Exercise instructions
Revise the records by replacing "beach sand" with "sandy ground" and keeping everything else the same. Leave the pictures out of your answer.

Record extracts
·····
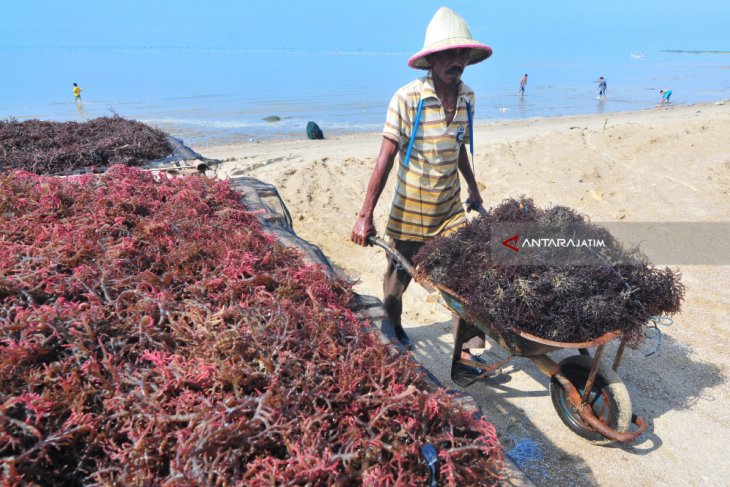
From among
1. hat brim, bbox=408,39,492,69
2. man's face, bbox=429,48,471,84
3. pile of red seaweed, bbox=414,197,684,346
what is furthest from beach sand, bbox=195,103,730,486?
·····
Task solution
From among
1. hat brim, bbox=408,39,492,69
2. man's face, bbox=429,48,471,84
3. pile of red seaweed, bbox=414,197,684,346
what is furthest from sandy ground, bbox=195,103,730,486?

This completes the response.